What is required =>
Rewrite the listing below, changing every "camera" to "viewpoint" and keeping everything else identical. Leave the pictures out.

┄┄┄┄┄┄┄┄┄┄

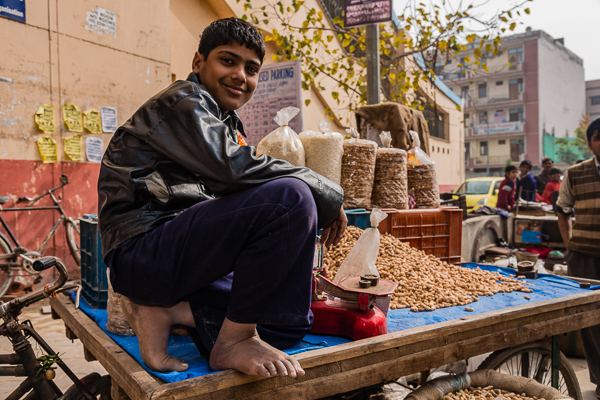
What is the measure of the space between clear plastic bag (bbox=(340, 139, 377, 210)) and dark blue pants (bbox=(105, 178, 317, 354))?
1.80m

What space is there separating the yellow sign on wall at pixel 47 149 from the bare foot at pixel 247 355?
14.2ft

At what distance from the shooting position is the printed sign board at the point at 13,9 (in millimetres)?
4523

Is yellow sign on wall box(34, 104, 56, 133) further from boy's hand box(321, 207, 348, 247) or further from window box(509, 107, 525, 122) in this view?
window box(509, 107, 525, 122)

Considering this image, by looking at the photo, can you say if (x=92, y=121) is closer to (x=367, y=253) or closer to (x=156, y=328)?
(x=367, y=253)

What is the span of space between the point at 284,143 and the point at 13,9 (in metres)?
3.62

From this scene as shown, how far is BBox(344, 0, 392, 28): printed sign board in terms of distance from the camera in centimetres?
458

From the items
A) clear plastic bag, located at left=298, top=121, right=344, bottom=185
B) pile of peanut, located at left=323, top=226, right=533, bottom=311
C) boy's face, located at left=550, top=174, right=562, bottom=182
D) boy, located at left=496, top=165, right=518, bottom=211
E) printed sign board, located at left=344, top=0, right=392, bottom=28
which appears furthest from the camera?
boy's face, located at left=550, top=174, right=562, bottom=182

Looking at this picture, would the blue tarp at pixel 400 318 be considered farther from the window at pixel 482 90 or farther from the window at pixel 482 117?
the window at pixel 482 90

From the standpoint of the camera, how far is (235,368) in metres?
1.38

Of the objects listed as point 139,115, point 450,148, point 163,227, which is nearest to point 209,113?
point 139,115

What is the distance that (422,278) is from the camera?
2604 mm

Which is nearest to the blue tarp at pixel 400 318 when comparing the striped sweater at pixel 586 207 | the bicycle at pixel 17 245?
the striped sweater at pixel 586 207

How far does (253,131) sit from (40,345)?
125 inches

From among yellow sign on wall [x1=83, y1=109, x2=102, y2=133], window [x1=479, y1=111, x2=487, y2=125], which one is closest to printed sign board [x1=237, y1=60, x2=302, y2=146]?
yellow sign on wall [x1=83, y1=109, x2=102, y2=133]
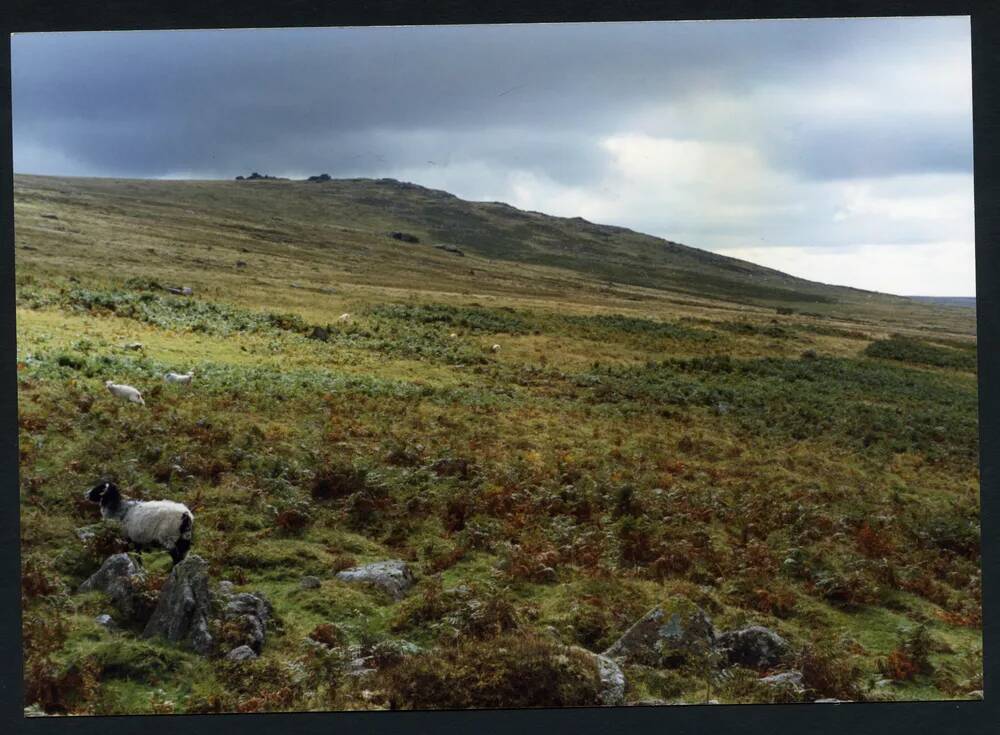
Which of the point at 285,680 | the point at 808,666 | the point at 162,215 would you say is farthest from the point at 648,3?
the point at 162,215

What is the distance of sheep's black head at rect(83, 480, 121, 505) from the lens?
11.7 metres

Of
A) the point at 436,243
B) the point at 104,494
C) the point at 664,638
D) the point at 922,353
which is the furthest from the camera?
the point at 436,243

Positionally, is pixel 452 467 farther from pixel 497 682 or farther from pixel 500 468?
pixel 497 682

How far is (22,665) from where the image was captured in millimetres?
10156

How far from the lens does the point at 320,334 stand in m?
23.4

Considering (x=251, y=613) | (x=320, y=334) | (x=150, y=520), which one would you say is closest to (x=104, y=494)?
(x=150, y=520)

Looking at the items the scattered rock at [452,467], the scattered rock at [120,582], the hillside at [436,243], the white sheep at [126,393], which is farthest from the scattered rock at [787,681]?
the hillside at [436,243]

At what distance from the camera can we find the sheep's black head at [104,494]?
11711 millimetres

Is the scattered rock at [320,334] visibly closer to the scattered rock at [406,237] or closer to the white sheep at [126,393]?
the white sheep at [126,393]

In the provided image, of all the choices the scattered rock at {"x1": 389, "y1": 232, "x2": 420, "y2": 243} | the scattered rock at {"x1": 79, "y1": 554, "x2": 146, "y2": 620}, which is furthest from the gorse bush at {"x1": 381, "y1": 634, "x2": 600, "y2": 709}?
the scattered rock at {"x1": 389, "y1": 232, "x2": 420, "y2": 243}

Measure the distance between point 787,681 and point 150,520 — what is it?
388 inches

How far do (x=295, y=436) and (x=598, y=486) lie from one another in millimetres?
6255

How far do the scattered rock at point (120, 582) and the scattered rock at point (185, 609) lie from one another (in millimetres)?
392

┄┄┄┄┄┄┄┄┄┄

The solution =>
What is the measure of the space between clear plastic bag (bbox=(340, 139, 377, 210)) and dark blue pants (bbox=(105, 178, 317, 354))?
1.80m

What space is there separating the yellow sign on wall at pixel 47 149 from the bare foot at pixel 247 355?
14.2ft

At what distance from the shooting position is the printed sign board at the point at 13,9 (in millimetres)?
4523

Is yellow sign on wall box(34, 104, 56, 133) further from boy's hand box(321, 207, 348, 247) or further from window box(509, 107, 525, 122) in this view?
window box(509, 107, 525, 122)

Considering this image, by looking at the photo, can you say if (x=92, y=121) is closer to (x=367, y=253) or closer to (x=156, y=328)?
(x=367, y=253)

What is the span of space between the point at 284,143 and the point at 13,9 (in metres)?
3.62

From this scene as shown, how far is BBox(344, 0, 392, 28): printed sign board in terms of distance from the viewpoint in centimetres?
458

From the items
A) clear plastic bag, located at left=298, top=121, right=344, bottom=185
B) pile of peanut, located at left=323, top=226, right=533, bottom=311
C) boy's face, located at left=550, top=174, right=562, bottom=182
D) boy, located at left=496, top=165, right=518, bottom=211
E) printed sign board, located at left=344, top=0, right=392, bottom=28
which appears furthest from the viewpoint?
boy's face, located at left=550, top=174, right=562, bottom=182

Looking at this picture, would the blue tarp at pixel 400 318 be considered farther from the window at pixel 482 90 or farther from the window at pixel 482 117?
the window at pixel 482 90

From the standpoint of the viewpoint, how far is (235,368) in metres?
1.38

Of the objects listed as point 139,115, point 450,148, point 163,227, which is nearest to point 209,113?
point 139,115

What is the distance that (422,278) is from the viewpoint?
2604 mm

Which is nearest to the blue tarp at pixel 400 318 when comparing the striped sweater at pixel 586 207 | the bicycle at pixel 17 245?
the striped sweater at pixel 586 207

How far does (253,131) sit from (40,345)?
125 inches

From among yellow sign on wall [x1=83, y1=109, x2=102, y2=133], window [x1=479, y1=111, x2=487, y2=125], which one is closest to printed sign board [x1=237, y1=60, x2=302, y2=146]?
yellow sign on wall [x1=83, y1=109, x2=102, y2=133]
Which of the point at 285,680 | the point at 808,666 | the point at 162,215 would you say is farthest from the point at 648,3?
the point at 162,215

What is the distance of sheep's black head at rect(83, 480, 121, 505) from the lens?
11.7 metres

Of
A) the point at 436,243
B) the point at 104,494
C) the point at 664,638
D) the point at 922,353
which is the furthest from the viewpoint?
the point at 436,243

Positionally, is pixel 452 467 farther from pixel 497 682 or farther from pixel 500 468?
pixel 497 682

How far is (22,665) from where the image was captured in millimetres?
10156

How far from the lens does the point at 320,334 stand in m?
23.4

Considering (x=251, y=613) | (x=320, y=334) | (x=150, y=520), which one would you say is closest to (x=104, y=494)?
(x=150, y=520)

Looking at the items the scattered rock at [452,467], the scattered rock at [120,582], the hillside at [436,243], the white sheep at [126,393], which is farthest from the scattered rock at [787,681]?
the hillside at [436,243]

At what distance from the viewpoint can we find the sheep's black head at [104,494]?
11711 millimetres

Is the scattered rock at [320,334] visibly closer to the scattered rock at [406,237] or closer to the white sheep at [126,393]?
the white sheep at [126,393]

In the provided image, of all the choices the scattered rock at {"x1": 389, "y1": 232, "x2": 420, "y2": 243} | the scattered rock at {"x1": 79, "y1": 554, "x2": 146, "y2": 620}, which is furthest from the gorse bush at {"x1": 381, "y1": 634, "x2": 600, "y2": 709}?
the scattered rock at {"x1": 389, "y1": 232, "x2": 420, "y2": 243}

Measure the distance between point 787,681 and point 150,520 — what is it?
388 inches

How far do (x=295, y=436) and (x=598, y=486) lie from one another in millimetres?
6255

How far do the scattered rock at point (120, 582) and the scattered rock at point (185, 609) lie from one another (in millimetres)?
392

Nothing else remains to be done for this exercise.